A kaavad or a mobile wooden shrine is a traditional object containing painted narratives which performers like the Kaavadiya Bhats of Rajasthan used as a prop for their storytelling. So as the storyteller narrated his story, he would open the doors of the Kaavad to reveal a new layer, building anticipation to the long-delayed moment of the sight of the inner core. To G. Sheikh this portable format not only offered the possibility of greater visibility but could retain within it narratives which could be combined in various permutations and combinations by the mere folding-unfolding of its doors...

This exhibition included a selection of his gouaches, oil canvases and papier-mache works along with other Kaavad shrines and hand-painted and digital books.

As Dr. Kavita Singh noted, “This exhibition is a culmination: bringing to their highest pitch and fullest amplitude many of the themes, motifs, modes and obsessions that have haunted the work of Gulammohammed Sheikh for the past thirty years… That the works in this show mark a particular high-point in Sheikh’s oeuvre, however, is first apparent in the ambitious, even monumental scale of many of the works on show. On a sustained viewing, slowly, they show themselves to be also at the point where the densities of meaning, the intensity of affect, and the weight of elegiac beauty find their most condensed and intense expression.”

Gulammohammed Sheikh (b. 1937) is an artist, educationist and writer whose work has spanned more than five decades.
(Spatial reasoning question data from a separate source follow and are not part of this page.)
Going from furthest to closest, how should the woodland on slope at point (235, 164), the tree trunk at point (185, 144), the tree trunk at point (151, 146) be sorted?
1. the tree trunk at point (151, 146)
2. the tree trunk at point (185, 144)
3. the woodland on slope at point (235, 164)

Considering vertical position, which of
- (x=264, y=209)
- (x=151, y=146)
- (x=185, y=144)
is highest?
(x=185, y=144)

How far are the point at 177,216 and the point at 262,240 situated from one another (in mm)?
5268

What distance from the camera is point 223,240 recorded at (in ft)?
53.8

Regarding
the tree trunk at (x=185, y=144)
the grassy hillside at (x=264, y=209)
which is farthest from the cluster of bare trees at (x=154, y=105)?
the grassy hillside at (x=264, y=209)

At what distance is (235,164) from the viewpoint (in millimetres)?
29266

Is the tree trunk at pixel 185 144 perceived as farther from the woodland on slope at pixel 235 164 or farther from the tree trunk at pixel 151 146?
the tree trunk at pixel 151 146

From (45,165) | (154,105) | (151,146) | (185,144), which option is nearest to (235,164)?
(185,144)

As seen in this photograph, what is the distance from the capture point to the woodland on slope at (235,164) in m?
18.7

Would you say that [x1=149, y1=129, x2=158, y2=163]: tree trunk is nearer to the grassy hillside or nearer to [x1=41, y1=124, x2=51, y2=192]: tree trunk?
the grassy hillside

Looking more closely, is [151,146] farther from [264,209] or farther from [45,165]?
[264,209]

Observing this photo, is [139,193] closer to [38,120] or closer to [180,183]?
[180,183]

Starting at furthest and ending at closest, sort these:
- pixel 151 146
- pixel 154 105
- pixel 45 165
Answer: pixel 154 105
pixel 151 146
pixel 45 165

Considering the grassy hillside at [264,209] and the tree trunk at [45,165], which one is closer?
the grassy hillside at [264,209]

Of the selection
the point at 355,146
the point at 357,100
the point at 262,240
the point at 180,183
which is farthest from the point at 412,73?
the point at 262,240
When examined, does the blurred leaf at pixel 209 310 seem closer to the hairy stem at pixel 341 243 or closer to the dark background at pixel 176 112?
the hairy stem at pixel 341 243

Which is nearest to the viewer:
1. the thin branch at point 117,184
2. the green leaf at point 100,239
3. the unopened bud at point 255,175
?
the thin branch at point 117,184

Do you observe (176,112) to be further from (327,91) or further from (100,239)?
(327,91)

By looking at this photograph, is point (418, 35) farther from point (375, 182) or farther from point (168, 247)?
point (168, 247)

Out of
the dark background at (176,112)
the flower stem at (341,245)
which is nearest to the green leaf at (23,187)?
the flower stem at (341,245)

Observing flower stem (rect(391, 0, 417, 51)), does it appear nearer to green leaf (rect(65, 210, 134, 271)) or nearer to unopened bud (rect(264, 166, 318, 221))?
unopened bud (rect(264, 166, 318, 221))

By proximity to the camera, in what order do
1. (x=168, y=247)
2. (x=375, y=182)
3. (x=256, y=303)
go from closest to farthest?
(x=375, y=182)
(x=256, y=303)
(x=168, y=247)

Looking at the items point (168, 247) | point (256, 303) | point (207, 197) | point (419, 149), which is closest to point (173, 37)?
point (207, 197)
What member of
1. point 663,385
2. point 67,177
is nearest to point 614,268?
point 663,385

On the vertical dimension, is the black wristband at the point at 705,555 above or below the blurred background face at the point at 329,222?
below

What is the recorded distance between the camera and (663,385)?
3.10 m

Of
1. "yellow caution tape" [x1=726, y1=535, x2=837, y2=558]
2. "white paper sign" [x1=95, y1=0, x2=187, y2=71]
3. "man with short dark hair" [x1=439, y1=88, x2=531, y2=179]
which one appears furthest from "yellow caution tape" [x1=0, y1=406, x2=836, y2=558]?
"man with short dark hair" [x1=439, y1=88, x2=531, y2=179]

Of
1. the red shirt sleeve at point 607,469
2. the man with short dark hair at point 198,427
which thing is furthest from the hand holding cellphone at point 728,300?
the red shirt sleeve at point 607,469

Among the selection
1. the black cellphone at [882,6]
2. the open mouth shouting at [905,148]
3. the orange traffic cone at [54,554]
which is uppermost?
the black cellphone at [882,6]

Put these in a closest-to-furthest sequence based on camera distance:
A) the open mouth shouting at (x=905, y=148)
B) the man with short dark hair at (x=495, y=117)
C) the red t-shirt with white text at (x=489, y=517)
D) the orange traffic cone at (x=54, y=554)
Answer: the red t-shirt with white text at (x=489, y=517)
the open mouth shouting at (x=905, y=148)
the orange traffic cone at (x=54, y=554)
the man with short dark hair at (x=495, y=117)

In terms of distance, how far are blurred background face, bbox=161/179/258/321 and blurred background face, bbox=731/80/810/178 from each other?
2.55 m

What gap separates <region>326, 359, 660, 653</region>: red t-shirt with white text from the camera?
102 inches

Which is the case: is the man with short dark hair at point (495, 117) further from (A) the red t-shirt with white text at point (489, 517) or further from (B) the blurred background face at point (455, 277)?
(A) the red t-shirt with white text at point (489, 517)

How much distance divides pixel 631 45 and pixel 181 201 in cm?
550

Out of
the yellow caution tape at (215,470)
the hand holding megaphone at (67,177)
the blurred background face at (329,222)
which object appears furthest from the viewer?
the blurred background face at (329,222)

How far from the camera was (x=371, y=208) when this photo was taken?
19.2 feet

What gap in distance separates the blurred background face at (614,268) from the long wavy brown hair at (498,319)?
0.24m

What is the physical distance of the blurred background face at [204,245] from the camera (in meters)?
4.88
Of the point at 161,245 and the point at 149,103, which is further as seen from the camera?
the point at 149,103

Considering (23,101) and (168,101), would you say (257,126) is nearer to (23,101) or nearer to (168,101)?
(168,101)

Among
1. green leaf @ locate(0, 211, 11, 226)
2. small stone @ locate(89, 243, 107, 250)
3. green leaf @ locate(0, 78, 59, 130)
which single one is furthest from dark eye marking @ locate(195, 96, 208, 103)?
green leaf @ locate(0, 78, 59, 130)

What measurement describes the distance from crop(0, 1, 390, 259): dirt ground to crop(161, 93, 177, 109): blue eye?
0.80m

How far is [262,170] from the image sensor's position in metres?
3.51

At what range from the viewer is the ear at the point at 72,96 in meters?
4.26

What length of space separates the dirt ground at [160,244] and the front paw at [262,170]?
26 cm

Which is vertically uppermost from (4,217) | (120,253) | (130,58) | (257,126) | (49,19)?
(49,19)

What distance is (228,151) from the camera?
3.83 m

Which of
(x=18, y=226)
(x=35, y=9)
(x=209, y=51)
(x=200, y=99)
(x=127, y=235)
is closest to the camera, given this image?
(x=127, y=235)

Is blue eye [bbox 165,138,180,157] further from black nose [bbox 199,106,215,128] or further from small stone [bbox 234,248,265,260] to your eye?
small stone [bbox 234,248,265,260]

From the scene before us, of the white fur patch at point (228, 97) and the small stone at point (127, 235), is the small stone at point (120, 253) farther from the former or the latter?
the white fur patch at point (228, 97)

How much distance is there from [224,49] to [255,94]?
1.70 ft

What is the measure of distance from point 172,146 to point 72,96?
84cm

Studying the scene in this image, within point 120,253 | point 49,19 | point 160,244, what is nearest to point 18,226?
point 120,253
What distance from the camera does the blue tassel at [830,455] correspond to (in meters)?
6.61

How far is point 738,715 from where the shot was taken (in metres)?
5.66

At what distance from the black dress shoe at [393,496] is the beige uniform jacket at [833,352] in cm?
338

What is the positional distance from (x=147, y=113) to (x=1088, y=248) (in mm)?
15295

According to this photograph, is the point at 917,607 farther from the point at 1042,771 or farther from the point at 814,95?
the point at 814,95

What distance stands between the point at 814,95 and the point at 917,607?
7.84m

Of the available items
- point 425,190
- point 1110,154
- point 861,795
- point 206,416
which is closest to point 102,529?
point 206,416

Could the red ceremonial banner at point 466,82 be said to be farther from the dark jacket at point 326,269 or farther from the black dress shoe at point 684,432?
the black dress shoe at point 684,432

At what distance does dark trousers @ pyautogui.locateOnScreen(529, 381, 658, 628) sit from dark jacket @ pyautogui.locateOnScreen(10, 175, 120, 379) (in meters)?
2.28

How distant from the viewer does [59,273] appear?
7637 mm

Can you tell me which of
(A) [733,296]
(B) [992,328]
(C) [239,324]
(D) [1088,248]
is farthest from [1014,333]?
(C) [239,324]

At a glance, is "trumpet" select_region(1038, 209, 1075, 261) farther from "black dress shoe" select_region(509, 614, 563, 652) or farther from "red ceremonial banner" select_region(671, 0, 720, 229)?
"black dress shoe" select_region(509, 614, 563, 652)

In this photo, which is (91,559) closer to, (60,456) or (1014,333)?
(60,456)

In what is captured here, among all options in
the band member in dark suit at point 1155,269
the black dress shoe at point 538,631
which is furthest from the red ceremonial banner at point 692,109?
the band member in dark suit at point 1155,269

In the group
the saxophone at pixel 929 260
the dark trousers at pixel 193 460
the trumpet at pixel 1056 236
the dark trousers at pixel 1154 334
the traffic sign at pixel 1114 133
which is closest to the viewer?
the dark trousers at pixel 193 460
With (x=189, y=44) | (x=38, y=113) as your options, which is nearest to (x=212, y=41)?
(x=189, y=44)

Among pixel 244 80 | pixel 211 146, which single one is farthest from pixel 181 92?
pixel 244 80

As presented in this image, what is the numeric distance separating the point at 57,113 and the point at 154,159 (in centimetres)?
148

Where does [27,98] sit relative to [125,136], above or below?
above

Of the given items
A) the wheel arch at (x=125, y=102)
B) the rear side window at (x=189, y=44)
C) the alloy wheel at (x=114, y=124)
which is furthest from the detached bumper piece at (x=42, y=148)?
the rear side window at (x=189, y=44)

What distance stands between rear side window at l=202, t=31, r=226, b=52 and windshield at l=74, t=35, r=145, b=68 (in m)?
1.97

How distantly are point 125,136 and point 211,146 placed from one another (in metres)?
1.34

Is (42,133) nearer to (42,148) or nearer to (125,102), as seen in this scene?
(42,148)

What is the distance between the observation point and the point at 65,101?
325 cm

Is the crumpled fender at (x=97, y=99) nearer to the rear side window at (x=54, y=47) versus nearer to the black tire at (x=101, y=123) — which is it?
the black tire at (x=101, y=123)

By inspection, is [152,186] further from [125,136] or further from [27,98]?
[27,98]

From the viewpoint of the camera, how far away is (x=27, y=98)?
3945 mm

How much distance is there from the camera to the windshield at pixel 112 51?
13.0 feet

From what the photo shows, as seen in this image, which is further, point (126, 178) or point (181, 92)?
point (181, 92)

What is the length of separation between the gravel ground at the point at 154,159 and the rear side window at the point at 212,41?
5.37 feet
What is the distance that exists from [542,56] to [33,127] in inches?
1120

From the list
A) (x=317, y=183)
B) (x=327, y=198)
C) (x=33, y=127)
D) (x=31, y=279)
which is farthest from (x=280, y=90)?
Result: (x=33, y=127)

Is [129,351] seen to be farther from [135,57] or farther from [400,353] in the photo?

He is a founder-member of Group 1890, which was founded in 1963 by a group of artists. Through his work as an artist and educationist he emphasized the need for engagement with the historical narrative, and the importance in locating it within contemporary art, in order to build a critical discourse. As a pedagogue in MS University of Baroda, initially as a lecturer in Art History (1960-63, 1967-80) and then as a professor in the Painting department (1982-93), he instilled in his students the rigor of art historical research, a discipline which he holds as central to his own artistic practice. As a writer he has published several books and monographs on Indian art, other than editing the Vrishchik journal of arts and ideas with Bhupen Khakhar, and contributions to Gujarati literature in the form of prose and poetry. He has invested his knowledge further in the field by being part of several national committees and organizations in change of policy and institutional advocacy. It is under his curatorial authority that some of the most seminal exhibitions in the last three decades have been realized – this includes Benodebihari Mukherjee Retrospective (2006-7) cocurated with R.Siva Kumar, New Art from India: Home, Street, Shrine, Bazaar, Museum (2002), Birth and Life of Modernity (1989) co-curated with Geeta Kapur and Anis Farooqi, Retrospective Exhibition: KG Subramanyan (1981) among others. His solo exhibitions include Mappings (2004), Palimpsest (2001), Kahat Kabir (1998), Pathvipath (1991) and Returning Home at Centre George Pompidou (1985). He has participated in numerous group shows, including the seminal 1981 exhibition Place for People curated by Geeta Kapur; recent exhibitions such as Horn Please: Narratives in Contemporary Indian Art (2007), Edge of Desire (2004-06), Crossing Generations: diVERGE (2003).